Sunday, 23 March 2014

Australia Lack The Subtlety To Win


 

 

Cricket 2014

 

Australia’s “One Size Fits All” Failure

 

March 23rd 2014

 

 

With other sides in the tournament playing 3, 4 or even 5 spinners in their XI, Australia have just a single 43-year old spinner and a collection of very useful medium-pacers. Without the high pace of Mitch Johnson there is a lack of variety in the attack and it looks quite unsuited to this tournament. There is also a suggestion that Plan A is to bash the ball as hard as possible, starting with Warner and Finch but, when the situation calls for subtlety and for working the ball around, they are short of batsmen who can do it. Why Australia were made favourites for the tournament is a bit of a mystery, but there is rather a lot of hype around this Australian side that sees itself as a bit special, but seems to have been picked with the Ashes in mind and not Bangladesh’s slow strips.

This suspicion that the squad is not the one to win in Bangladesh has been confirmed today against Pakistan who had looked so awful against India. Australia have a very poor T20 record in Asia, something that people have tended to ignore. In fact, of the ten teams in the competition proper, only Bangladesh have a worse record in T20 games played in Asia. Against New Zealand in the warm-ups Australia had struggled to defend 200 and, at one point, looked set to lose that game with something to spare before wickets started to fall. Today, despite a good start with the ball, the lack of anyone to exercise control in the middle overs allowed Pakistan to reach 191. Australia had only once chased over 165 successfully in a T20 and needed a good start: 8-2 at the end of the first over was not what they had in mind.

A brutal counterattack from Glenn Maxwell, including 30 off one over, left Australia needing just 70 off 54 balls and Pakistan in apparent disarray.

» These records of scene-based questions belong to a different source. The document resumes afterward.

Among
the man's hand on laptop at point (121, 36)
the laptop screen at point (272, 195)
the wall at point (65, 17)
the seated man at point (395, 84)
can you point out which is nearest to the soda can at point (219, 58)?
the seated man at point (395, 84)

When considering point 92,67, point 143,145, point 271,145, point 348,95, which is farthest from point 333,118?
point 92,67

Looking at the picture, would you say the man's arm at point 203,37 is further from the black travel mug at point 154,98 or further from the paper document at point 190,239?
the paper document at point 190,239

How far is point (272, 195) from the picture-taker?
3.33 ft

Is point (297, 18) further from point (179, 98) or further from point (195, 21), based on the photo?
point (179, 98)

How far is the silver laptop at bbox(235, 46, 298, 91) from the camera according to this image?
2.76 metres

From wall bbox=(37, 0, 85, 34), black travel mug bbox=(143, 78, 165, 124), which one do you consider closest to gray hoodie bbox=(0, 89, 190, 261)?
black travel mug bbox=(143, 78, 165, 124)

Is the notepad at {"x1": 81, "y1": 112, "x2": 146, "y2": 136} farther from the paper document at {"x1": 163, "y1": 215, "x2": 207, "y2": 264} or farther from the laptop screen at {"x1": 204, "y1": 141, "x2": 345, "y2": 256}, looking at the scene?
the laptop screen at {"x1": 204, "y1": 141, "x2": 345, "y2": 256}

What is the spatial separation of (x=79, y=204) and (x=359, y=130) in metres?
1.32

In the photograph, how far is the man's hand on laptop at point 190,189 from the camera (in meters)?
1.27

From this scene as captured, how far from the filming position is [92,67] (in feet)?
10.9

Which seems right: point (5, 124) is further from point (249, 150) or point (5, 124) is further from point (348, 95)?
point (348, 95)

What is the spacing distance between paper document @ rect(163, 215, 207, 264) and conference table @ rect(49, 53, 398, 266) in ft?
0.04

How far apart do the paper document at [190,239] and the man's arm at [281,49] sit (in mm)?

All they had to do was push the singles and hit the odd bad ball for four. Subtlety though is not part of the Australian plan and wickets started to fall as batsmen committed suicide, when working the ball around was all that was needed. Even a rash of dropped catches could not save Australia.

England fans tend to be hyper-critical of their own side and, in particular, their batting at the death, but Australia lost 7 wickets for 29 in the last 5 overs to lose by 16, in a barely credible defeat. When a bit of calm would have won the game with plenty to spare, they were dreadful. If it had been England the criticism would have been brutal… and thoroughly merited.

On the evidence of this game the Australian attack is in no way suited to the conditions, relying on the Ashes formula of pace, without an enforcer to make it effective (or someone like Ravi Bopara to add subtlety – England fans tend to ridicule him, but just look how effective he has been in the last year or so, rarely failing to make a mark with either bat or ball) and the batting lacks the nous to milk accurate bowling without taking outrageous risks.

The second game was an extraordinary affair. The West Indies were, at one point, without even having lost many wickets, looking to be struggling to get past 100 in their 20 overs and this on the same pitch that had produced so many runs earlier. A late surge took them to 130 at which point India, in turn, made run-scoring look hard, suggesting that it was genuinely becoming difficult to time the ball. Despite winning by 7 wickets, India had just two balls to spare when they finally knocked off the winning run. India’s win was reckoned to be a lot easier than it had looked and, in truth, that was right. However, they did do what Australia had not and, when the target was close enough, rather than risk a collapse with a series of almighty slogs, pushed the ones and twos. With two wins in the bag and a game against Bangladesh to come, India will not be worried about run rate and, even if their pragmatic approach added some emotion at the end, as runs slowed to a crawl, they avoided following Australia’s path to self-inflicted oblivion.

Tomorrow, New Zealand and South Africa square up. A South African defeat will leave them on the verge of elimination. Then, Sri Lanka will come up against the Dutch, who did not even know which group they would be in and which opponents they would face, such was their confidence that they would make the main draw. You would expect Sri Lanka to be less accommodating to them than Zimbabwe or Ireland, but the neutrals will hope that the Dutch can give them a run for their money.